>> begin

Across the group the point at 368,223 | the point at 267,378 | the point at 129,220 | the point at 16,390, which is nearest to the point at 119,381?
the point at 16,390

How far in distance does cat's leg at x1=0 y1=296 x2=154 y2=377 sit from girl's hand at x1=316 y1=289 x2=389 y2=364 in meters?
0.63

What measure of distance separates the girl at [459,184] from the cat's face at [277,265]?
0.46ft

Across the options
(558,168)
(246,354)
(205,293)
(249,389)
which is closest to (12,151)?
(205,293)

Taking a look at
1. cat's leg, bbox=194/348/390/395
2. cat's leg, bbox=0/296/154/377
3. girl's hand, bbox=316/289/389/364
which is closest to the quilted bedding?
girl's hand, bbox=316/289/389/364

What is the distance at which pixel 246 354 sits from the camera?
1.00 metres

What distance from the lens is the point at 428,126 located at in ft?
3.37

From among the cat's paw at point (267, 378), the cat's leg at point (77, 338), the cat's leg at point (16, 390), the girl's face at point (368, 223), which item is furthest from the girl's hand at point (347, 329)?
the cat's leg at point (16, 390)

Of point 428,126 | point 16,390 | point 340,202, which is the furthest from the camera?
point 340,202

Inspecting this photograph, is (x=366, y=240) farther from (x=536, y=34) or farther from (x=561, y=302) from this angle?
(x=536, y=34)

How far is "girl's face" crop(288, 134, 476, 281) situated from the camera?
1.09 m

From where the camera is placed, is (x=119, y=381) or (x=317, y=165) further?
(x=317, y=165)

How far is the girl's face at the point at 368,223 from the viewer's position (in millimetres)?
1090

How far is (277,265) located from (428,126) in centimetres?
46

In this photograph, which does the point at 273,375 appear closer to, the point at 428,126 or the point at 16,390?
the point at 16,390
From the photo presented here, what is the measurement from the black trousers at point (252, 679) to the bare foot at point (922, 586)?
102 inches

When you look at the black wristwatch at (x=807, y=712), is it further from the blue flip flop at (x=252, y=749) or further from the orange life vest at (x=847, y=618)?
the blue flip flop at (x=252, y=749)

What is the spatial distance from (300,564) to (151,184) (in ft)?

>> end

**What you should do**
Using the data above, repeat every line exactly.

**Task answer**
Across the group the point at 368,223 | the point at 267,378 | the point at 129,220 | the point at 16,390, which is nearest to the point at 119,381?
the point at 16,390

How far in distance does cat's leg at x1=0 y1=296 x2=154 y2=377 sit from girl's hand at x1=316 y1=289 x2=389 y2=364 in meters?
0.63

What measure of distance separates the girl at [459,184] from the cat's face at [277,265]?
0.46ft

Across the options
(558,168)
(246,354)
(205,293)
(249,389)
which is closest to (12,151)?
(205,293)

Taking a look at
1. cat's leg, bbox=194/348/390/395
2. cat's leg, bbox=0/296/154/377
3. girl's hand, bbox=316/289/389/364
which is closest to the quilted bedding?
girl's hand, bbox=316/289/389/364

What is the distance at which pixel 246 354 sits from the camera?
1.00 metres

What distance from the lens is the point at 428,126 located at in ft?
3.37

From among the cat's paw at point (267, 378), the cat's leg at point (77, 338), the cat's leg at point (16, 390), the girl's face at point (368, 223), which item is furthest from the girl's hand at point (347, 329)?
the cat's leg at point (16, 390)

Of point 428,126 | point 16,390 | point 340,202, which is the furthest from the camera?
point 340,202

Inspecting this photograph, is (x=366, y=240) farther from (x=536, y=34) or farther from (x=561, y=302) from this angle?
(x=536, y=34)

How far is "girl's face" crop(288, 134, 476, 281) situated from the camera?
1.09 m

From where the camera is placed, is (x=119, y=381) or (x=317, y=165) further?
(x=317, y=165)

How far is the girl's face at the point at 368,223 from the viewer's position (in millimetres)?
1090

How far is (277,265) located from (428,126) in centimetres?
46

In this photograph, which does the point at 273,375 appear closer to, the point at 428,126 or the point at 16,390?
the point at 16,390
From the photo presented here, what is the measurement from the black trousers at point (252, 679) to the bare foot at point (922, 586)?
102 inches

When you look at the black wristwatch at (x=807, y=712), is it further from the blue flip flop at (x=252, y=749) or further from the orange life vest at (x=847, y=618)?
the blue flip flop at (x=252, y=749)

What is the spatial distance from (300,564) to (151,184) (in ft)?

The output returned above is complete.